13世紀初め、チンギス・ハンはアジアからヨーロッパにまたがるモンゴル 帝国をうち建て、その孫の皇帝フビライは国名を「元」と改め、日本に使者 をおくってきましたが、鎌倉幕府はこれに応じなかった。 1274年(文永11)蒙古の襲来を受けた鎌倉幕府は、1276年(建治2) に博多湾の海岸線に石築地(いしついじ)を築いて再度の来襲に備えた。 防塁は、博多湾の今津から香椎まで20kmにわたって築かれているが、 今津は大隅国と日向国、今宿は豊前国、生の松原は肥後国、姪浜は 肥前国、博多は筑前国と筑後国、箱崎は薩摩国そして香椎は豊後国と 九州9か国の分担を割りあて、所領面積一反(10アール)につき1尺 (30センチ)、(50万石であれば約3km)一斉に工事にかかるように命 じている。約30kmに渡り建造 3月から8月までのわずか6か月で完成させる計画となっていた。
これまでの発掘調査で、それぞれの地区によって築き方が異なつて いることがわかってきた。

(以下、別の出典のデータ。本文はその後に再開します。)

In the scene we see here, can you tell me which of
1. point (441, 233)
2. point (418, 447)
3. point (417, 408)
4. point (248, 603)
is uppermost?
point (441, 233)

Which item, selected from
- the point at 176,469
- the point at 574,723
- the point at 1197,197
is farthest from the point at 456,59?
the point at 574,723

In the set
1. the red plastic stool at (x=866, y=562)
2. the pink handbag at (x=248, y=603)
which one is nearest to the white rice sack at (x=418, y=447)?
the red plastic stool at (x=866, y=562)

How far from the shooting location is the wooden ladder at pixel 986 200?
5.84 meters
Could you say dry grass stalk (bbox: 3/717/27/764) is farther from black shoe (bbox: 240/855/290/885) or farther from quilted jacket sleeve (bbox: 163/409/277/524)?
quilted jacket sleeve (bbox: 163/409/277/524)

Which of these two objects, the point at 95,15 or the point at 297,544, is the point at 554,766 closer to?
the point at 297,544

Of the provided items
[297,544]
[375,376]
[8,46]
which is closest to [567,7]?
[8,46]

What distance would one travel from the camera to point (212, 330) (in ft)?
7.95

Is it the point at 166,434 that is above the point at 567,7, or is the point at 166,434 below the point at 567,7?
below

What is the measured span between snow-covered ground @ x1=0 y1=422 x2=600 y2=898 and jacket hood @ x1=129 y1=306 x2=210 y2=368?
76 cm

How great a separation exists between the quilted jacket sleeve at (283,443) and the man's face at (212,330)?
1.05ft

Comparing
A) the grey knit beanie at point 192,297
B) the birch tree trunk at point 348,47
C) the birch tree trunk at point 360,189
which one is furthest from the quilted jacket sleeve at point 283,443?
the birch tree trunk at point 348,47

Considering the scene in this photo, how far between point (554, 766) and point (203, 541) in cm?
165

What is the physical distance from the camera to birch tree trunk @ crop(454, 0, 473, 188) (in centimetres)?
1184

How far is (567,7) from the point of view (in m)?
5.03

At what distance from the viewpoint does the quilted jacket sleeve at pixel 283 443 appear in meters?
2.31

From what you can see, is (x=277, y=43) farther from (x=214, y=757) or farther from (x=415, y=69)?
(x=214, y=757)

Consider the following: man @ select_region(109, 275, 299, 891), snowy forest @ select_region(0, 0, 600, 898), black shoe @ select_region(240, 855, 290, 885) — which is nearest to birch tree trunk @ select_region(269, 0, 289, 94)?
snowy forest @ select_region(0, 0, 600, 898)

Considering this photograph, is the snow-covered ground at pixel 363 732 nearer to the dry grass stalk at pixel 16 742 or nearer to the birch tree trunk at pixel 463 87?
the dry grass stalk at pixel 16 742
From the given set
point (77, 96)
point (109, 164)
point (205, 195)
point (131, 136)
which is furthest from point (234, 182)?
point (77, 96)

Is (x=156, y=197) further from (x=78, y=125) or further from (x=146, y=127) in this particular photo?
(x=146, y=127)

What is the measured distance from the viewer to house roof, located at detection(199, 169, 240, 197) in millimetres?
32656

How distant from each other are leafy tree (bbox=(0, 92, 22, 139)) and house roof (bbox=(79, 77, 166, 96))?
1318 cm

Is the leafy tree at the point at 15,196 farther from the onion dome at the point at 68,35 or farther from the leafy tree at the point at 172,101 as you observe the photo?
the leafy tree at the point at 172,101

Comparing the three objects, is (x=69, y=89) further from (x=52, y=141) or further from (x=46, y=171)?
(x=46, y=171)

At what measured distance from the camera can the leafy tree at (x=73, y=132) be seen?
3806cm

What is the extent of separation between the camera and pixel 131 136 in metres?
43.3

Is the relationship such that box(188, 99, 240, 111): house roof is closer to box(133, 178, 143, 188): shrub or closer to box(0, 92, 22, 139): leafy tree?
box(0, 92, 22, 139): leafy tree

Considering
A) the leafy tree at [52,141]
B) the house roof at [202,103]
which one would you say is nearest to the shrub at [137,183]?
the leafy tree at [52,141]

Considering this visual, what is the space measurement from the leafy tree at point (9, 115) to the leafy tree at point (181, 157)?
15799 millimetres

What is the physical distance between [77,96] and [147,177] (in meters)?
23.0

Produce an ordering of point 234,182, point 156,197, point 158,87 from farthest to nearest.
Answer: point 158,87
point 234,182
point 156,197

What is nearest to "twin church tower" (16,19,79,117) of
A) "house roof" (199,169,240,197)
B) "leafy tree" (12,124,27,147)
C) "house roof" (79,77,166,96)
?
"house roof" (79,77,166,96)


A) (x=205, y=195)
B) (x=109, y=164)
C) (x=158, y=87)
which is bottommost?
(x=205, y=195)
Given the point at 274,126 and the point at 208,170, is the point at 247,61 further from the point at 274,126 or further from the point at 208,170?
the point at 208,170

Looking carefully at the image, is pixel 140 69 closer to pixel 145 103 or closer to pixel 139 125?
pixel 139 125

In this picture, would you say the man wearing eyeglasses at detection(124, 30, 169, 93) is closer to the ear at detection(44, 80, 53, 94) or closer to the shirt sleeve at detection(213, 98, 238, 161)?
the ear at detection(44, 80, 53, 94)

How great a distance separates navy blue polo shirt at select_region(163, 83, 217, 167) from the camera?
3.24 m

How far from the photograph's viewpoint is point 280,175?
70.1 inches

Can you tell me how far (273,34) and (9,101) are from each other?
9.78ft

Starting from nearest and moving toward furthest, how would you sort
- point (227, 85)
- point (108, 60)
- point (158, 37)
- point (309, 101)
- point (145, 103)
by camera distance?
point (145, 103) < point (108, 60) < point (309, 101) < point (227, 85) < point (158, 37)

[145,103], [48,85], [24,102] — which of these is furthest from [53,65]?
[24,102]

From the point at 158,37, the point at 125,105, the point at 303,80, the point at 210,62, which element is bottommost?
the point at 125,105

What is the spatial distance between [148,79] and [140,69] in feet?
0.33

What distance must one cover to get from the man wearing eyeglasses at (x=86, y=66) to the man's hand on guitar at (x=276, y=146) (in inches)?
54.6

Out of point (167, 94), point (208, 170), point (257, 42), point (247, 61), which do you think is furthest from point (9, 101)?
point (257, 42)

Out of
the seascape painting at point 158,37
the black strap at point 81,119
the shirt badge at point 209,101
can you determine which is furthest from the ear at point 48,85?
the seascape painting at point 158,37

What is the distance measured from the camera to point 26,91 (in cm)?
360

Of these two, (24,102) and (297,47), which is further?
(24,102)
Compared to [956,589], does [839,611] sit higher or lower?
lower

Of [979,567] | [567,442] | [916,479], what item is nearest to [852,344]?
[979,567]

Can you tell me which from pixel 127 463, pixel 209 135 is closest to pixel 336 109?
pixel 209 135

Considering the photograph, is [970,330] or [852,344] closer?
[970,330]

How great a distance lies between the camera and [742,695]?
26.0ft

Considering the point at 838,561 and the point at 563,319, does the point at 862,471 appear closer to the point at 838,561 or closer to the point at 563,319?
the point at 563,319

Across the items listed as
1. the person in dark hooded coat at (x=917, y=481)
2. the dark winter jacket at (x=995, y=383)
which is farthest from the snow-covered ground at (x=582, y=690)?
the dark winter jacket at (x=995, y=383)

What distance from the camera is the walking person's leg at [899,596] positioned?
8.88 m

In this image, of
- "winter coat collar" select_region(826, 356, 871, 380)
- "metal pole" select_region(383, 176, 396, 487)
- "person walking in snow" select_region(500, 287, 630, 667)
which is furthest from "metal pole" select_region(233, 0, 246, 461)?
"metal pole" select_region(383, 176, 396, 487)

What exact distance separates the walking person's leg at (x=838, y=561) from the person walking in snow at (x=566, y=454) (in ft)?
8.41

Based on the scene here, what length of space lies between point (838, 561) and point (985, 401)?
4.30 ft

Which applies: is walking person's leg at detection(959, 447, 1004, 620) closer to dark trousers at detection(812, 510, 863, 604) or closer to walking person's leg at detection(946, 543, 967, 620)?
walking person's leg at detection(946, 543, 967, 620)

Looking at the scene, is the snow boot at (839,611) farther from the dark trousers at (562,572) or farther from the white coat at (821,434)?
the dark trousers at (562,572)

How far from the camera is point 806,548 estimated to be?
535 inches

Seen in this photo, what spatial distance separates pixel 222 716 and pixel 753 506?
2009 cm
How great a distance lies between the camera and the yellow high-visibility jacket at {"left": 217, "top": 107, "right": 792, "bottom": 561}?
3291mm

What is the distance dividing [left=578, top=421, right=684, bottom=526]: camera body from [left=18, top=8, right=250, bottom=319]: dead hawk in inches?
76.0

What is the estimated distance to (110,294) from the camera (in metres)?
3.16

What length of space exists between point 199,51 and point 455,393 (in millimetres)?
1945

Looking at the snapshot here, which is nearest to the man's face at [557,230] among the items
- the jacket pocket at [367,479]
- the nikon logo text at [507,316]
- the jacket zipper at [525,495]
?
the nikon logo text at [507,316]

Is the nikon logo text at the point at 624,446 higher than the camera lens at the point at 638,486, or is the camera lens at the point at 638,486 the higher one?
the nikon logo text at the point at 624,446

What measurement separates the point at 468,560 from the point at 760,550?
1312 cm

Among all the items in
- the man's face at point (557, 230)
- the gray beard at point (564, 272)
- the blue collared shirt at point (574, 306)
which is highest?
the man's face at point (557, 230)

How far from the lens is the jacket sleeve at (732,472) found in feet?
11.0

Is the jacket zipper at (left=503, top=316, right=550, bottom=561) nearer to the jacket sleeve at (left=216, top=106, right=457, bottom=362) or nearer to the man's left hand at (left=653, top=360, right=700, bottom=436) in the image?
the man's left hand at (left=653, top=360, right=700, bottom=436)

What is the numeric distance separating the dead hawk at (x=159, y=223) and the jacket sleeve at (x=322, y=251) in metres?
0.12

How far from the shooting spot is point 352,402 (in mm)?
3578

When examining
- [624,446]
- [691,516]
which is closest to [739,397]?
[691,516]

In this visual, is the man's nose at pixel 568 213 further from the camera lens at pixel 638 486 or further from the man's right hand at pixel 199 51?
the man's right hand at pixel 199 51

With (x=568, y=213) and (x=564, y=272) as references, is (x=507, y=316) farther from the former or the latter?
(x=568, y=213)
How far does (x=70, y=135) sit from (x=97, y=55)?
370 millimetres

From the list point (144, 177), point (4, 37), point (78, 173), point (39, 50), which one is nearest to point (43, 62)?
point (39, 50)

今津地区では、高さ3m、上の幅2m、下の幅 3mの台形に築いているが、玄武岩のところはすべて石だけであるのに 対して、花崗岩の部分は前と後を積み上げてその中に砂を入れている。 玄武岩と花崗岩が交互に連続して続いているのは、所領(領地の広さ) に応じて築いた工事区間の長さを反映している。
生の松原は石積みの幅が1.5mと狭いが、後を粘土で補強している。 西側は花崗岩で、東側は砂岩で築いているが、その接点が肥後国と肥前 国の分担の境界を示しているのではないかと考えられている。 また防塁の前にある別な石積みは、防塁が少し埋まってからのもので、 修理のために築いたことを示している。
1281年(弘安4)の2回目の蒙古襲来では蒙古軍は上陸していないので、 元寇防塁は大きな役割を果たしたと考えられる。 元寇防塁は、昭和6年国の史跡に指定さた。